Monsieur [L] [R] sera condamné à payer la somme de 200,00€ à UN TOIT POUR TOUS au titre de l’article 700 du code de procédure civile.
Aux termes de l’article 696 du même code, « la partie perdante est condamnée aux dépens, à moins que le juge, par décision motivée, n’en mette la totalité ou une fraction à la charge d’une autre partie. »

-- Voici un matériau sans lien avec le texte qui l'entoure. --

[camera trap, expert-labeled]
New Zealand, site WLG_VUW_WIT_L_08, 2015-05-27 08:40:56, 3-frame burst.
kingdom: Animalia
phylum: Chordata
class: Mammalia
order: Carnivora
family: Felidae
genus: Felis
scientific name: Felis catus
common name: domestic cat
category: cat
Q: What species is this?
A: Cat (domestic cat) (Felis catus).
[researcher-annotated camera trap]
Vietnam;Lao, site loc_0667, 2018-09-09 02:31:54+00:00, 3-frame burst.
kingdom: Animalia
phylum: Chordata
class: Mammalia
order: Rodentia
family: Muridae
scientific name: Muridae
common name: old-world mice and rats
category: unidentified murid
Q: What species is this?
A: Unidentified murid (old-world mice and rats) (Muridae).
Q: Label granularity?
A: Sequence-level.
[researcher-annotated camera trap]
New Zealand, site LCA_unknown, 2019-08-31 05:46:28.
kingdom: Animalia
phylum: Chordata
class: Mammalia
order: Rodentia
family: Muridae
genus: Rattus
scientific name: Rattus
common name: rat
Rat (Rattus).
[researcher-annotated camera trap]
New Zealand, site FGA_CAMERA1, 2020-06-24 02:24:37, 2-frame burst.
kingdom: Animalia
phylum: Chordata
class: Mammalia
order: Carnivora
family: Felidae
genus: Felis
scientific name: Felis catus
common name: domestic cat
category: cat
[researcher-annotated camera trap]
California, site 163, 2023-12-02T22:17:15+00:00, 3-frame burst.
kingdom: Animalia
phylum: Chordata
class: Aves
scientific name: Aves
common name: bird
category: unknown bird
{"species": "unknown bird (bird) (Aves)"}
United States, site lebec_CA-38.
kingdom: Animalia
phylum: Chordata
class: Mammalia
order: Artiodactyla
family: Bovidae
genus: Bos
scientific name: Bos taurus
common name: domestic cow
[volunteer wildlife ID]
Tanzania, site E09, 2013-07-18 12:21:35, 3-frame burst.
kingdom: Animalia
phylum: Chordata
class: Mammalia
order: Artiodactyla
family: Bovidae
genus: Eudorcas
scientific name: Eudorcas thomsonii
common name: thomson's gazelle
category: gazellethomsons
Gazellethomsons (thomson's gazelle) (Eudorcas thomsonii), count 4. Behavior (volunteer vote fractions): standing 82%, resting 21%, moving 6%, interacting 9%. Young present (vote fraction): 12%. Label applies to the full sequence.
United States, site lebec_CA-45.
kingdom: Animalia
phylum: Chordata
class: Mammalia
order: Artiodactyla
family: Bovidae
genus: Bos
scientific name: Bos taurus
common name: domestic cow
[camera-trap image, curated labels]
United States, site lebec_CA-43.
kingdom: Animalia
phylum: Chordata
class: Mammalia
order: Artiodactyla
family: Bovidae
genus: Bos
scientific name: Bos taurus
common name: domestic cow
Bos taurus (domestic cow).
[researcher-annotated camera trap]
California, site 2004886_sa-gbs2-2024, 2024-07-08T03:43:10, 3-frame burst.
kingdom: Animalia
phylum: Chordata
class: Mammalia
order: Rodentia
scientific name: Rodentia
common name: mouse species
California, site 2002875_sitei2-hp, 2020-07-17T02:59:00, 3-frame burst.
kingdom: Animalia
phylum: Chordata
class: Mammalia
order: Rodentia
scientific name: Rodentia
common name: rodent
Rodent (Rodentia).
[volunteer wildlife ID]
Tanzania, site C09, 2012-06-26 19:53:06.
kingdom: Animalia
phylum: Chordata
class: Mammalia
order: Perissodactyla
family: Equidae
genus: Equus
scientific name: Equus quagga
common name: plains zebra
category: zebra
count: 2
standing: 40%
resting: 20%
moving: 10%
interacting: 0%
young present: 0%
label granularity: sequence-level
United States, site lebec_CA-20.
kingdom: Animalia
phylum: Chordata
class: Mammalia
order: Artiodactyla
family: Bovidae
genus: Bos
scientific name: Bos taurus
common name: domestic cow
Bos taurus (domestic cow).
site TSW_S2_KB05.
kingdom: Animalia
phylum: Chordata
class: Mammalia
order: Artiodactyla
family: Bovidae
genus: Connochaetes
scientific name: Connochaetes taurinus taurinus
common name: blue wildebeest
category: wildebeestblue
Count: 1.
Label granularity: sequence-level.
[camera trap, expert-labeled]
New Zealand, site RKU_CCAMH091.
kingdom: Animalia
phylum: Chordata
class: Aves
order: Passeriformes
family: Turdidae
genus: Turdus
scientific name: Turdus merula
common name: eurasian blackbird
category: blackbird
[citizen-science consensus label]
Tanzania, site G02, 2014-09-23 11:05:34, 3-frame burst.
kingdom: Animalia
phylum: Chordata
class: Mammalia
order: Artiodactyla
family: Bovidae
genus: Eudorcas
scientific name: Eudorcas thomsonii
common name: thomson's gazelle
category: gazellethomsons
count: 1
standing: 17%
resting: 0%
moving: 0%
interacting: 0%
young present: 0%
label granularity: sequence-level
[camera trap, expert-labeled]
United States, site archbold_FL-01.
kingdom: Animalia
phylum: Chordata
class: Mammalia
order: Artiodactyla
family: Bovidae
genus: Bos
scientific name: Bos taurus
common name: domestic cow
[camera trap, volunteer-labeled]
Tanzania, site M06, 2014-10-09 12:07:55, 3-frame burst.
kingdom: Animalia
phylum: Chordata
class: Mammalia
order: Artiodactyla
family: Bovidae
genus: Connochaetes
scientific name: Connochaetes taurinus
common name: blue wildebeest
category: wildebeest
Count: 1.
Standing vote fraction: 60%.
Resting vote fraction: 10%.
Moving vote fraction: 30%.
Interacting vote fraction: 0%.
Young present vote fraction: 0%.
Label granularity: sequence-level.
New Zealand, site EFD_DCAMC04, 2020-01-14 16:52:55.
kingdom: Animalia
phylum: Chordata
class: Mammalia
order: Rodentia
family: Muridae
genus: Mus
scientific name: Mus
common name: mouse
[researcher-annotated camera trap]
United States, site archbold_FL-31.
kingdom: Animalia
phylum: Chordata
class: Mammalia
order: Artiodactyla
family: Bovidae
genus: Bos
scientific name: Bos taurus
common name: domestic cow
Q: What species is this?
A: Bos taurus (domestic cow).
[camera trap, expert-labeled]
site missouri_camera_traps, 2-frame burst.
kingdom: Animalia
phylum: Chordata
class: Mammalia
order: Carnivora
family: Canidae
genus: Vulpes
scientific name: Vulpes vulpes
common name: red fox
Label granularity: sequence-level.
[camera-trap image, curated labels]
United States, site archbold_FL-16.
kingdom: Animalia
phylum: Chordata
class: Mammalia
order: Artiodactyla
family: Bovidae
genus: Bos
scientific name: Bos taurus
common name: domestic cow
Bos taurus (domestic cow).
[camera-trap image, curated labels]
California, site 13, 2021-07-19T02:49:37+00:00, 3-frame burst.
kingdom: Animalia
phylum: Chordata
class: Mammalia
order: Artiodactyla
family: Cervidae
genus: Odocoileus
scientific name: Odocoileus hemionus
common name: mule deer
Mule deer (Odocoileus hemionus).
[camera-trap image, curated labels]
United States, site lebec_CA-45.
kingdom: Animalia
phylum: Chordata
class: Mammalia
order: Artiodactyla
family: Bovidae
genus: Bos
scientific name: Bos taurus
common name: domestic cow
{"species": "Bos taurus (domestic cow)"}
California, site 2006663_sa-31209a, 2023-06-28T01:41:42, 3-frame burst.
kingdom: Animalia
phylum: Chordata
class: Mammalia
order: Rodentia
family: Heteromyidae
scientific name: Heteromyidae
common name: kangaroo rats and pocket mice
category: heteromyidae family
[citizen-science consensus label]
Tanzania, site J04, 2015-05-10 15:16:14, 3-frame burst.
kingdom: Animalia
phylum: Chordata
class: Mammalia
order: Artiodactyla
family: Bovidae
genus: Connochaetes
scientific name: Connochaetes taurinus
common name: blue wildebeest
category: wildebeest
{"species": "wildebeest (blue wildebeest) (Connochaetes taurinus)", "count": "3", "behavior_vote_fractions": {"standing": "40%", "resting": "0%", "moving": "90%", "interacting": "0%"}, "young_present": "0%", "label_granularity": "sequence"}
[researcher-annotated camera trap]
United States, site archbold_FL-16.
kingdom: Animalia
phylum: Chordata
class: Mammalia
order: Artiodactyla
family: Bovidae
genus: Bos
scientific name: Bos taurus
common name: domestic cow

Monsieur [L] [R] qui succombe, supportera les entiers dépens.
PAR CES MOTIFS
Nous, Juge du Contentieux de la Protection statuant en référé par ordonnance contradictoire et en premier ressort :
Renvoyons les parties à mieux se pourvoir au principal, mais dès à présent, vu l’urgence,
Déclarons la demande en résiliation de bail diligentée par UN TOIT POUR TOUS recevable et bien fondée ;
Constatons l’acquisition de la clause résolutoire à son profit, et la résiliation du bail consenti à Monsieur [L] [R] à la date du 25 septembre 2025 ;
En conséquence :
Ordonnons, l’expulsion domiciliaire de Monsieur [L] [R] ainsi que celle de tout occupant de son chef, des locaux sis à [Adresse 9], avec le concours de la force publique et l’assistance d’un serrurier, dans les formes et délais prescrits par les articles L412-1 et suivants du Code des procédures d’exécution ;
Condamnons Monsieur [L] [R] à payer par provision à UN TOIT POUR TOUS à compter du 1er octobre 2025 et jusqu’à libération ou reprise effective des lieux, une indemnité mensuelle d’occupation égale au montant du dernier loyer avec charges et subissant les augmentations légales ;
Condamnons Monsieur [L] [R] à payer par provision à UN TOIT POUR TOUS la somme de 5356,90€ au titre de la dette locative arrêtée au 05 janvier 2026 ;
Déboutons Monsieur [L] [R] de sa demande de délais de paiement ;
Déboutons Monsieur [L] [R] de sa demande de suspension du jeu de la clause résolutoire ;
Condamnons Monsieur [L] [R] à payer à UN TOIT POUR TOUS la somme de 200,00€ au titre de l’article 700 du code de procédure civile ;
Condamnons Monsieur [L] [R] aux entiers dépens.